Autor des Abschnitts: Danielle J. Navarro and David R. Foxcroft

Stichprobenverteilungen und der zentrale Grenzwertsatz

The law of large numbers is a very powerful tool but it is not going to be good enough to answer all our questions. Among other things, all it gives us is a “long run guarantee”. In the long run, if we were somehow able to collect an infinite amount of data, then the law of large numbers guarantees that our sample statistics will be correct. But as John Maynard Keynes famously argued in economics, a long run guarantee is of little use in real life.

Die Langfristigkeit ist ein irreführender Leitfaden für aktuelle Angelegenheiten. Auf lange Sicht sind wir alle tot. Die Ökonomen machen es sich zu leicht, zu nutzlos, wenn sie uns in stürmischen Zeiten nur sagen können, dass das Meer wieder flach ist, wenn der Sturm längst vorüber ist (Keynes, 1923).

Wie in der Wirtschaft gilt dies auch für die Psychologie und die Statistik. Es reicht nicht aus, zu wissen, dass wir langfristig die richtige Antwort erhalten, wenn wir den Stichprobenmittelwert berechnen. Das Wissen, dass ein unendlich großer Datensatz mir den genauen Wert des Mittelwerts der Grundgesamtheit sagen wird, ist ein schwacher Trost, wenn mein tatsächlicher Datensatz einen Stichprobenumfang von N = 100 hat. Im wirklichen Leben müssen wir also etwas über das Verhalten des Stichprobenmittelwerts wissen, wenn er aus einem bescheideneren Datensatz berechnet wird!

Stichprobenverteilung des Mittelwerts

With this in mind, let us abandon the idea that our studies will have sample sizes of 10 000 and consider instead a very modest experiment indeed. This time around we will sample N = 5 people and measure their IQ scores. As before, I can simulate this experiment in jamovi = NORM(100, 15) function, but I only need five participant IDs this time, not 10 000. These are the five numbers that jamovi generated:

90 82 94 99 110

The mean IQ in this sample turns out to be exactly 95. Not surprisingly, this is much less accurate than the previous experiment. Now imagine that I decided to replicate the experiment. That is, I repeat the procedure as closely as possible and I randomly sample five new people and measure their IQ. Again, jamovi allows me to simulate the results of this procedure, and generates these five numbers:

78 88 111 111 117

Dieses Mal liegt der mittlere IQ in meiner Stichprobe bei 101. Wenn ich das Experiment 10 Mal wiederhole, erhalte ich die in Tab. 8 gezeigten Ergebnisse, und wie Sie sehen können, variiert der Stichprobenmittelwert von einer Wiederholung zur nächsten.

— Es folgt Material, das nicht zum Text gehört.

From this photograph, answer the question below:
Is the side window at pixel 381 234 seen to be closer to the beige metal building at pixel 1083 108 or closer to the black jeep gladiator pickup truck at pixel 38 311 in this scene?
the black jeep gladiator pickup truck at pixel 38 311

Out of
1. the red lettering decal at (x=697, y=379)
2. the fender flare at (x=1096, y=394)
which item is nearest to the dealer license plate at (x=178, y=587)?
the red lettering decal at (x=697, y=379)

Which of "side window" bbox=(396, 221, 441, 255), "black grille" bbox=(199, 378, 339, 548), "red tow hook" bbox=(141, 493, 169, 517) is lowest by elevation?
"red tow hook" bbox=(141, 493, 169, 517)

Tab. 8 Ten replications of the IQ experiment, each with a sample size of N = 5
	Person 1	Person 2	Person 3	Person 4	Person 5	Stichprobenmittelwert
Replikation 1	90	82	94	99	110	95.0
Replikation 2	78	88	111	111	117	101.0
Replikation 3	111	122	91	98	86	101.6
Replikation 4	98	96	119	99	107	103.8
Replikation 5	105	113	103	103	98	104.4
Replikation 6	81	89	93	85	114	92.4
Replikation 7	100	93	108	98	133	106.4
Replikation 8	107	100	105	117	85	102.8
Replikation 9	86	119	108	73	116	100.4
Replikation 10	95	126	112	120	76	105.8

Now suppose that I decided to keep going in this fashion, replicating this “five IQ scores” experiment over and over again. Every time I replicate the experiment I write down the sample mean. Over time, I would be amassing a new data set, in which every experiment generates a single data point. The first 10 observations from my data set are the sample means listed in Tab. 8, so my data set starts out like this:

95.0 101.0 101.6 103.8 104.4 …

What if I continued like this for 10 000 replications, and then drew a histogram. Well that is exactly what I did, and you can see the results in Abb. 74. As this picture illustrates, the average of 5 IQ scores is usually between 90 and 110. But more importantly, what it highlights is that if we replicate an experiment over and over again, what we end up with is a distribution of sample means! This distribution has a special name in statistics, it is called the sampling distribution of the mean.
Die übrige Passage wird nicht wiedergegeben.